**Exercise goal**
Answer these from the Vector configuration text, one line each:
1. What address is set for the OpenTelemetry source?
2. What size does the comment give for the Loki sink's disk buffer?
3. What memory limit is set in the Kubernetes resources block?

[[ Selected text open ]]

OpenTelemetry Integration

Vector provides native OTLP support for seamless integration:

# Receive OTLP data
[sources.otel]
type = "opentelemetry"
address = "0.0.0.0:4317"
grpc.tls.enabled = false

# Process OTLP logs
[transforms.otel_process]
type = "remap"
inputs = ["otel"]
source = '''
  .processed_at = now()
  .processor = "vector"
'''

# Export to OTLP endpoint
[sinks.otel_export]
type = "opentelemetry"
inputs = ["otel_process"]
endpoint = "http://otel-collector:4317"

  [sinks.otel_export.encoding]
  codec = "native"

Best Practices

1. Agent + Aggregator Pattern

Use agents for collection, aggregators for processing. This provides:

Reduced network traffic
Centralized transformation logic
Disk buffering at aggregators

2. Enable Disk Buffers

Prevent data loss during downstream outages:

[sinks.loki]
type = "loki"
buffer.type = "disk"
buffer.max_size = 5368709120  # 5GB

3. Test VRL Scripts

Use Vector's built-in testing:

# Test VRL transformation
vector vrl --input '{"message": "{\"level\": \"error\"}"}' \
  --program '. = parse_json!(.message)'

4. Monitor Vector Itself

Export Vector's internal metrics:

[sources.internal_metrics]
type = "internal_metrics"

[sinks.prometheus_internal]
type = "prometheus_exporter"
inputs = ["internal_metrics"]
address = "0.0.0.0:9599"

5. Resource Limits

Set appropriate K8s limits:

resources:
  requests:
    cpu: 100m
    memory: 128Mi
  limits:
    cpu: 1000m
    memory: 512Mi

Business Impact

Metric	Improvement
Resource Usage	70% reduction vs Fluentd/Logstash
Throughput	10x higher events/sec
Reliability	Zero data loss with disk buffering
Flexibility	Route to multiple backends simultaneously
Cost	30-50% lower infrastructure costs

Key Takeaways

Rust performance delivers 10x throughput vs JVM/Ruby alternatives
VRL provides type-safe, performant data transformation
Agent + Aggregator topology scales to any workload
Native OTLP support integrates seamlessly with OpenTelemetry
Disk buffering ensures zero data loss during outages

[[ Selected text closed ]]
[[ Data section open ]]

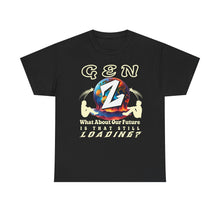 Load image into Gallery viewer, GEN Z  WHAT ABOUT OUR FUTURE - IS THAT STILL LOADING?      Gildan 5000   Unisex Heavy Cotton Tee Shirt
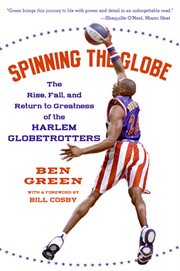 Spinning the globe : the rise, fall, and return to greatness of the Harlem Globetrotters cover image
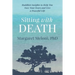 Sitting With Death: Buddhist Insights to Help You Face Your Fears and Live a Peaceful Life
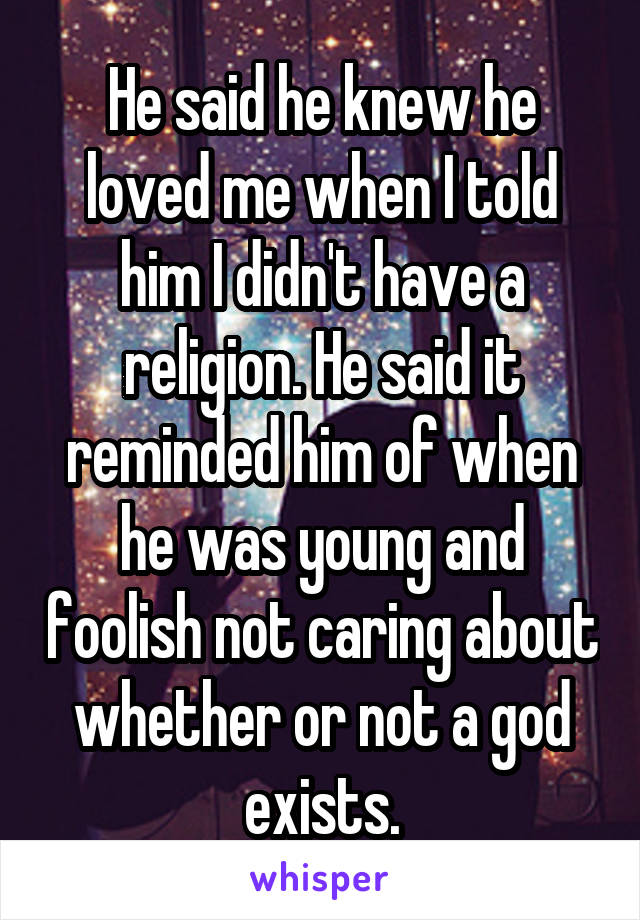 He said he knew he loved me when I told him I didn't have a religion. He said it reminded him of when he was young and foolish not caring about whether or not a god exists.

[[ Data section closed ]]

**Exercise solution**
1. 0.0.0.0:4317
2. 5GB
3. 512Mi